- Work required -
Copy every entry word for word, but skip the pictures.

- Provided records -
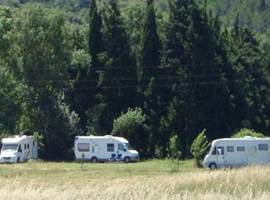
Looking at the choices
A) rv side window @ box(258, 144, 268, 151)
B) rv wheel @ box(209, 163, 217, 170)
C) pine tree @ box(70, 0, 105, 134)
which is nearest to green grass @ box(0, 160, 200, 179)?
rv wheel @ box(209, 163, 217, 170)

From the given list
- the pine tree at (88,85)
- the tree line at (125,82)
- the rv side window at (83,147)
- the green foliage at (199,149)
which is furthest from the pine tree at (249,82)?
the rv side window at (83,147)

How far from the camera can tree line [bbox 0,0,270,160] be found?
62.5m

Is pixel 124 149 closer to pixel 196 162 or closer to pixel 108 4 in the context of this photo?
pixel 196 162

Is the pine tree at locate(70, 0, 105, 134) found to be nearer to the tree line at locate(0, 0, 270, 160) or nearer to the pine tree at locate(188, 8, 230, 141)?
the tree line at locate(0, 0, 270, 160)

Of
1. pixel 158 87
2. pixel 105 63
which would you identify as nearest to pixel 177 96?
pixel 158 87

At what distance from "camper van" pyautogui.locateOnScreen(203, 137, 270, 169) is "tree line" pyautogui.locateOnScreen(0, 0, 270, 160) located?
10700 mm

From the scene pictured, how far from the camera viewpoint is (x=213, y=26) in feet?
216

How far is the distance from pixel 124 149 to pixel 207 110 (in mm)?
9542

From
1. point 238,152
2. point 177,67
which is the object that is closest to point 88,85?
point 177,67

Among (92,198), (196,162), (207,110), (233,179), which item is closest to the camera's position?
(92,198)

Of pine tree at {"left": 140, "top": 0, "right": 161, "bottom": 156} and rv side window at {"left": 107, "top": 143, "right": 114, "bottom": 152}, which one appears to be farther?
pine tree at {"left": 140, "top": 0, "right": 161, "bottom": 156}

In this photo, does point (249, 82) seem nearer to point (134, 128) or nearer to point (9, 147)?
point (134, 128)

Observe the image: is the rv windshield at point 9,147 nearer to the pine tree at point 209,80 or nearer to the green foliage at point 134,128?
the green foliage at point 134,128

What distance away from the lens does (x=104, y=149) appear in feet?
182
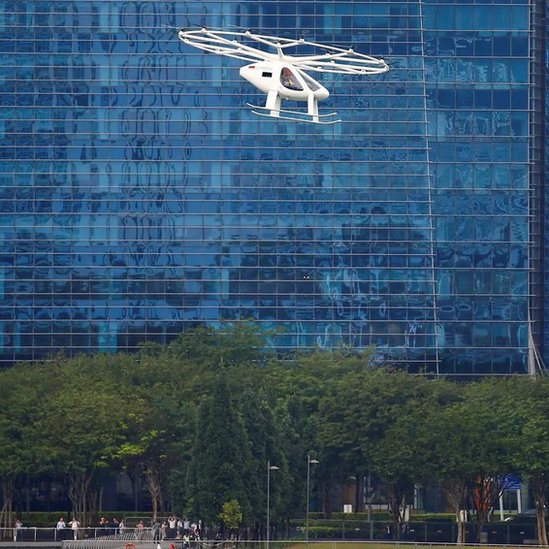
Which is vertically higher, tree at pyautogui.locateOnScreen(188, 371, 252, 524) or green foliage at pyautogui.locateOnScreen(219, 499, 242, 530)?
tree at pyautogui.locateOnScreen(188, 371, 252, 524)

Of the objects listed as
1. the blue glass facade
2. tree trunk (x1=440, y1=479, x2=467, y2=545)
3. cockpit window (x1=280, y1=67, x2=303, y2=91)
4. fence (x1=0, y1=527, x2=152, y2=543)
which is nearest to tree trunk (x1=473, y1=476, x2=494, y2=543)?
tree trunk (x1=440, y1=479, x2=467, y2=545)

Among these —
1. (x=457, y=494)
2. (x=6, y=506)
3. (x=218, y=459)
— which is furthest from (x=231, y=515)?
(x=6, y=506)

- Solution to this problem -
Looking at the choices
A) rv side window @ box(258, 144, 268, 151)
B) rv wheel @ box(209, 163, 217, 170)
C) pine tree @ box(70, 0, 105, 134)
which is nearest to green grass @ box(0, 160, 200, 179)?
rv wheel @ box(209, 163, 217, 170)

From the given list
- the pine tree at (88,85)
- the tree line at (125,82)
- the rv side window at (83,147)
- the green foliage at (199,149)
which is furthest from the pine tree at (249,82)?
the rv side window at (83,147)

How far from the camera can tree line [bbox 0,0,270,160] be found?
62.5m

Is pixel 124 149 closer to pixel 196 162 or closer to pixel 108 4 in the context of this photo?
pixel 196 162

Is the pine tree at locate(70, 0, 105, 134) found to be nearer to the tree line at locate(0, 0, 270, 160) or nearer to the pine tree at locate(188, 8, 230, 141)?
the tree line at locate(0, 0, 270, 160)

Of
1. pixel 158 87
2. pixel 105 63
which would you identify as nearest to pixel 177 96?
pixel 158 87

At what distance from "camper van" pyautogui.locateOnScreen(203, 137, 270, 169) is "tree line" pyautogui.locateOnScreen(0, 0, 270, 160) located?
10700 mm

From the scene pictured, how far from the camera viewpoint is (x=213, y=26) in feet?
216

How far is the distance from pixel 124 149 to pixel 207 110 (in mm)?
9542

From
1. point 238,152
2. point 177,67
which is the object that is closest to point 88,85?
point 177,67

Among (92,198), (196,162), (207,110), (233,179), which item is closest to the camera's position?
(92,198)

Of pine tree at {"left": 140, "top": 0, "right": 161, "bottom": 156} and rv side window at {"left": 107, "top": 143, "right": 114, "bottom": 152}, which one appears to be farther?
pine tree at {"left": 140, "top": 0, "right": 161, "bottom": 156}

In this photo, does point (249, 82) seem nearer to point (134, 128) or nearer to point (9, 147)?
point (134, 128)

Observe the image: is the rv windshield at point 9,147 nearer to the pine tree at point 209,80 or nearer to the green foliage at point 134,128?
the green foliage at point 134,128

What distance away from the lens does (x=104, y=149) appear in feet?
182
Which is vertically higher, tree at pyautogui.locateOnScreen(188, 371, 252, 524) or green foliage at pyautogui.locateOnScreen(219, 499, 242, 530)?
tree at pyautogui.locateOnScreen(188, 371, 252, 524)

Of the objects listed as
1. the blue glass facade
2. tree trunk (x1=440, y1=479, x2=467, y2=545)
3. cockpit window (x1=280, y1=67, x2=303, y2=91)
4. fence (x1=0, y1=527, x2=152, y2=543)
which is nearest to tree trunk (x1=473, y1=476, x2=494, y2=543)?
tree trunk (x1=440, y1=479, x2=467, y2=545)

Among these —
1. (x=457, y=494)
2. (x=6, y=506)
3. (x=218, y=459)
— which is furthest from (x=231, y=515)?
(x=6, y=506)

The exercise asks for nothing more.